-- start Material shown --

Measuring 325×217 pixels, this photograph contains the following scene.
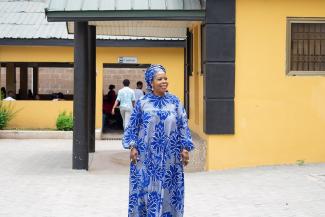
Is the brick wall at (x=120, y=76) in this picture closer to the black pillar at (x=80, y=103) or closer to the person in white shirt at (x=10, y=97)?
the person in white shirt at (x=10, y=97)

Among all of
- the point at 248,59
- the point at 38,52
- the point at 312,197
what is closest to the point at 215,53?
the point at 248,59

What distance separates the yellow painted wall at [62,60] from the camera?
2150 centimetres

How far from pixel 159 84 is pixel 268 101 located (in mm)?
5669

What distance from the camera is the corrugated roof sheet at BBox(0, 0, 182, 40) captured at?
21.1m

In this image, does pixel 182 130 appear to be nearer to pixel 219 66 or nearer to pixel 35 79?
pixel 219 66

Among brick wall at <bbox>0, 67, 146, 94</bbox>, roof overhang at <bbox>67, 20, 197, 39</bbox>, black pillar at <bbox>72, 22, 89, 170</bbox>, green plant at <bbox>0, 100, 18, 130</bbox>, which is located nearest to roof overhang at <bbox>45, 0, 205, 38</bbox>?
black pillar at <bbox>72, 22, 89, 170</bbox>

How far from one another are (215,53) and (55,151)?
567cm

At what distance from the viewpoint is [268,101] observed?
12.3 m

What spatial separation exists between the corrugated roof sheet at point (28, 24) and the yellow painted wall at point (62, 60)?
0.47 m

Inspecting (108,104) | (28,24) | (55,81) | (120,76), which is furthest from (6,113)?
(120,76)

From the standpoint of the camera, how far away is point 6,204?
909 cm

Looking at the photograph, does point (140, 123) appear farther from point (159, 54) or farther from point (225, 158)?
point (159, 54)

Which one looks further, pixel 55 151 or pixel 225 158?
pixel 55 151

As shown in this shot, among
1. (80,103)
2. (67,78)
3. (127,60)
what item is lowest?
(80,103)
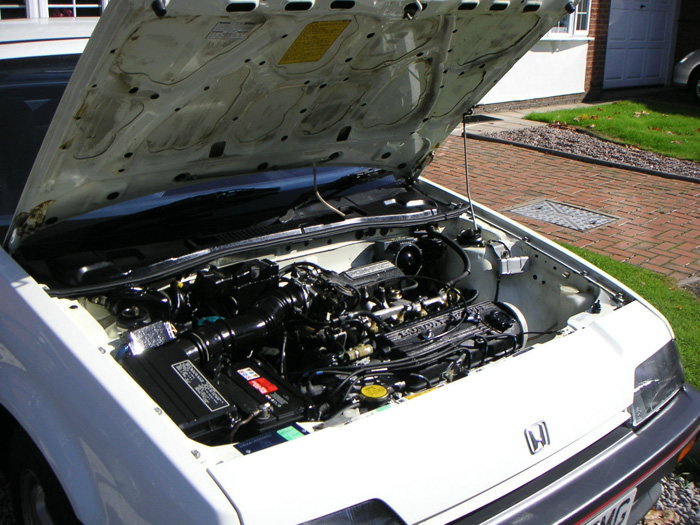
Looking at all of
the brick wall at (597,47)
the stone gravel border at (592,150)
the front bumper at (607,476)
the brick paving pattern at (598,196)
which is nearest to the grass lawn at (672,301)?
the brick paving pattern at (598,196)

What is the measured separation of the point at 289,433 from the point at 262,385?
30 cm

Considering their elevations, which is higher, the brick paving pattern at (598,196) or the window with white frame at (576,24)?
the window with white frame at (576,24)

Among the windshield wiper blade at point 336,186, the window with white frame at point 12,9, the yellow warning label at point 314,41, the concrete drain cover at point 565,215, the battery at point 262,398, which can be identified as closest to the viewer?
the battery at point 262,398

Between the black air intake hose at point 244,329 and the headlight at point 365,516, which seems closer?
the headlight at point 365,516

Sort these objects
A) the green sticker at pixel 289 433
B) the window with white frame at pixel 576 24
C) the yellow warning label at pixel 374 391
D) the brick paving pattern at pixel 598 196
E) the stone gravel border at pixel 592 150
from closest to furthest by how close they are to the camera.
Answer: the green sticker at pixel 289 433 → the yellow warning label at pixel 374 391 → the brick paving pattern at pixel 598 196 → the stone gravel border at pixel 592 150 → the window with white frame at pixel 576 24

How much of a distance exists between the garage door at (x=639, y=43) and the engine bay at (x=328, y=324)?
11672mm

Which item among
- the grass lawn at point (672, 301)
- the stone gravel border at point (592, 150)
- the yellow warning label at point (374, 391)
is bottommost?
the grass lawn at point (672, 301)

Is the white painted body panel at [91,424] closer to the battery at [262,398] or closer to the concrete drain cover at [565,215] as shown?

-- end Material shown --

Turn every line of the rows above into a numbered list, and skip the blank lines. Leave the pictures out of the answer.

● **Completed exercise**
1. Measuring 325×217 pixels, this photograph contains the following scene.
2. Is the brick wall at (x=120, y=76) in this picture closer to the black pillar at (x=80, y=103) or closer to the person in white shirt at (x=10, y=97)?
3. the person in white shirt at (x=10, y=97)
4. Among all of
5. - the point at 248,59
6. - the point at 38,52
7. - the point at 312,197
8. what is closest to the point at 215,53?
9. the point at 248,59
10. What distance separates the yellow painted wall at [62,60] from the camera?
11. 2150 centimetres
12. How far from pixel 159 84 is pixel 268 101 located (in mm)?
13. 5669
14. What distance from the camera is the corrugated roof sheet at BBox(0, 0, 182, 40) captured at?
15. 21.1m
16. In this image, does pixel 182 130 appear to be nearer to pixel 219 66 or nearer to pixel 35 79?
17. pixel 219 66
18. Among brick wall at <bbox>0, 67, 146, 94</bbox>, roof overhang at <bbox>67, 20, 197, 39</bbox>, black pillar at <bbox>72, 22, 89, 170</bbox>, green plant at <bbox>0, 100, 18, 130</bbox>, which is located nearest to roof overhang at <bbox>45, 0, 205, 38</bbox>?
19. black pillar at <bbox>72, 22, 89, 170</bbox>
20. How far from one another are (215,53) and (55,151)?
21. 567cm
22. At what distance from the viewpoint is [268,101] observed?
23. 12.3 m
24. What spatial separation exists between the corrugated roof sheet at point (28, 24) and the yellow painted wall at point (62, 60)?
25. 0.47 m
26. Inspecting (108,104) | (28,24) | (55,81) | (120,76), which is furthest from (6,113)?
27. (120,76)
28. From the standpoint of the camera, how far away is point 6,204?
29. 909 cm
30. Looking at the photograph, does point (140, 123) appear farther from point (159, 54) or farther from point (225, 158)?
31. point (159, 54)
32. Which one looks further, pixel 55 151 or pixel 225 158?
33. pixel 55 151
34. As shown in this shot, among
35. 1. (80,103)
36. 2. (67,78)
37. 3. (127,60)
38. what item is lowest?
39. (80,103)
40. Looking at all of
41. the brick wall at (597,47)
42. the stone gravel border at (592,150)
43. the front bumper at (607,476)
44. the brick paving pattern at (598,196)
45. which is nearest to the grass lawn at (672,301)?
46. the brick paving pattern at (598,196)
47. What is the measured separation of the point at 289,433 from the point at 262,385?
48. 30 cm
49. Considering their elevations, which is higher, the brick paving pattern at (598,196) or the window with white frame at (576,24)?
50. the window with white frame at (576,24)
51. Among the windshield wiper blade at point 336,186, the window with white frame at point 12,9, the yellow warning label at point 314,41, the concrete drain cover at point 565,215, the battery at point 262,398, which can be identified as closest to the viewer?
52. the battery at point 262,398
53. Between the black air intake hose at point 244,329 and the headlight at point 365,516, which seems closer?
54. the headlight at point 365,516
55. Sort these objects
56. A) the green sticker at pixel 289 433
57. B) the window with white frame at pixel 576 24
58. C) the yellow warning label at pixel 374 391
59. D) the brick paving pattern at pixel 598 196
60. E) the stone gravel border at pixel 592 150
61. from closest to furthest by how close they are to the camera.
62. Answer: the green sticker at pixel 289 433 → the yellow warning label at pixel 374 391 → the brick paving pattern at pixel 598 196 → the stone gravel border at pixel 592 150 → the window with white frame at pixel 576 24
63. How much of a distance exists between the garage door at (x=639, y=43) and the engine bay at (x=328, y=324)?
64. 11672mm
65. Which item among
66. - the grass lawn at point (672, 301)
67. - the stone gravel border at point (592, 150)
68. - the yellow warning label at point (374, 391)
69. is bottommost?
70. the grass lawn at point (672, 301)
71. Is the white painted body panel at [91,424] closer to the battery at [262,398] or closer to the concrete drain cover at [565,215] as shown?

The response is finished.